┌──
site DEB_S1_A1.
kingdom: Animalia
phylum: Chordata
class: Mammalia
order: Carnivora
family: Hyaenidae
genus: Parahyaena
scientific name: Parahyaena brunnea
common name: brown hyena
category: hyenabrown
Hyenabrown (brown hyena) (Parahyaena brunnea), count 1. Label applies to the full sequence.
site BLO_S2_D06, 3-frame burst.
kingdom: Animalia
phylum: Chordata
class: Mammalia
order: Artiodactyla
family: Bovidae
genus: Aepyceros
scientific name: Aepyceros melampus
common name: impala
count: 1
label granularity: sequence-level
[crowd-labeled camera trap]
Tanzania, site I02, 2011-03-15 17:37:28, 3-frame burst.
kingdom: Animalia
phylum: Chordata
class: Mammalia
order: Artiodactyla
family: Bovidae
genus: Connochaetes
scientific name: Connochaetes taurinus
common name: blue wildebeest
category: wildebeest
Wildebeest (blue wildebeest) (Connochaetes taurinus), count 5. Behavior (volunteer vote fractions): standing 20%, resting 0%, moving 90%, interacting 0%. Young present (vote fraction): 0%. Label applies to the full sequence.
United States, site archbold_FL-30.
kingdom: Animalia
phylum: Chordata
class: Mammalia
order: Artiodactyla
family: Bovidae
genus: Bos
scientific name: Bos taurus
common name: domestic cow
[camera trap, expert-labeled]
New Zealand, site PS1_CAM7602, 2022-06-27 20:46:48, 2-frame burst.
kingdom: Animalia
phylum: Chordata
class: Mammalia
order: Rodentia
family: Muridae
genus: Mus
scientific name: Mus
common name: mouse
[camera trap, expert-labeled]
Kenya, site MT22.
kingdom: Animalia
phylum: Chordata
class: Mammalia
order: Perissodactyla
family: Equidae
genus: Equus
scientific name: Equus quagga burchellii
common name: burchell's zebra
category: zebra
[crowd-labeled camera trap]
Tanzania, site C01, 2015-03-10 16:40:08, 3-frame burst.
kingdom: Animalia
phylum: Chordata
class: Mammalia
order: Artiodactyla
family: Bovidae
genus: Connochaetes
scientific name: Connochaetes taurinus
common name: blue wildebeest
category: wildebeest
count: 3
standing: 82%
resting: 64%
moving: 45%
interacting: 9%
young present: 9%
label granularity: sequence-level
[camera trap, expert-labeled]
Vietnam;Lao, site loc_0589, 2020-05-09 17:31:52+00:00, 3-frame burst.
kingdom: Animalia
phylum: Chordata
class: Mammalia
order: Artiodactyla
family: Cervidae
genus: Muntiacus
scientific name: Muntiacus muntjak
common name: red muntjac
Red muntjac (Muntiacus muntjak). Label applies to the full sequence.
└──
WHAT YOU WILL DO: Would you repeat each line above exactly as it stands?

EXERCISE RESULT:
site DEB_S1_A1.
kingdom: Animalia
phylum: Chordata
class: Mammalia
order: Carnivora
family: Hyaenidae
genus: Parahyaena
scientific name: Parahyaena brunnea
common name: brown hyena
category: hyenabrown
Hyenabrown (brown hyena) (Parahyaena brunnea), count 1. Label applies to the full sequence.
site BLO_S2_D06, 3-frame burst.
kingdom: Animalia
phylum: Chordata
class: Mammalia
order: Artiodactyla
family: Bovidae
genus: Aepyceros
scientific name: Aepyceros melampus
common name: impala
count: 1
label granularity: sequence-level
[crowd-labeled camera trap]
Tanzania, site I02, 2011-03-15 17:37:28, 3-frame burst.
kingdom: Animalia
phylum: Chordata
class: Mammalia
order: Artiodactyla
family: Bovidae
genus: Connochaetes
scientific name: Connochaetes taurinus
common name: blue wildebeest
category: wildebeest
Wildebeest (blue wildebeest) (Connochaetes taurinus), count 5. Behavior (volunteer vote fractions): standing 20%, resting 0%, moving 90%, interacting 0%. Young present (vote fraction): 0%. Label applies to the full sequence.
United States, site archbold_FL-30.
kingdom: Animalia
phylum: Chordata
class: Mammalia
order: Artiodactyla
family: Bovidae
genus: Bos
scientific name: Bos taurus
common name: domestic cow
[camera trap, expert-labeled]
New Zealand, site PS1_CAM7602, 2022-06-27 20:46:48, 2-frame burst.
kingdom: Animalia
phylum: Chordata
class: Mammalia
order: Rodentia
family: Muridae
genus: Mus
scientific name: Mus
common name: mouse
[camera trap, expert-labeled]
Kenya, site MT22.
kingdom: Animalia
phylum: Chordata
class: Mammalia
order: Perissodactyla
family: Equidae
genus: Equus
scientific name: Equus quagga burchellii
common name: burchell's zebra
category: zebra
[crowd-labeled camera trap]
Tanzania, site C01, 2015-03-10 16:40:08, 3-frame burst.
kingdom: Animalia
phylum: Chordata
class: Mammalia
order: Artiodactyla
family: Bovidae
genus: Connochaetes
scientific name: Connochaetes taurinus
common name: blue wildebeest
category: wildebeest
count: 3
standing: 82%
resting: 64%
moving: 45%
interacting: 9%
young present: 9%
label granularity: sequence-level
[camera trap, expert-labeled]
Vietnam;Lao, site loc_0589, 2020-05-09 17:31:52+00:00, 3-frame burst.
kingdom: Animalia
phylum: Chordata
class: Mammalia
order: Artiodactyla
family: Cervidae
genus: Muntiacus
scientific name: Muntiacus muntjak
common name: red muntjac
Red muntjac (Muntiacus muntjak). Label applies to the full sequence.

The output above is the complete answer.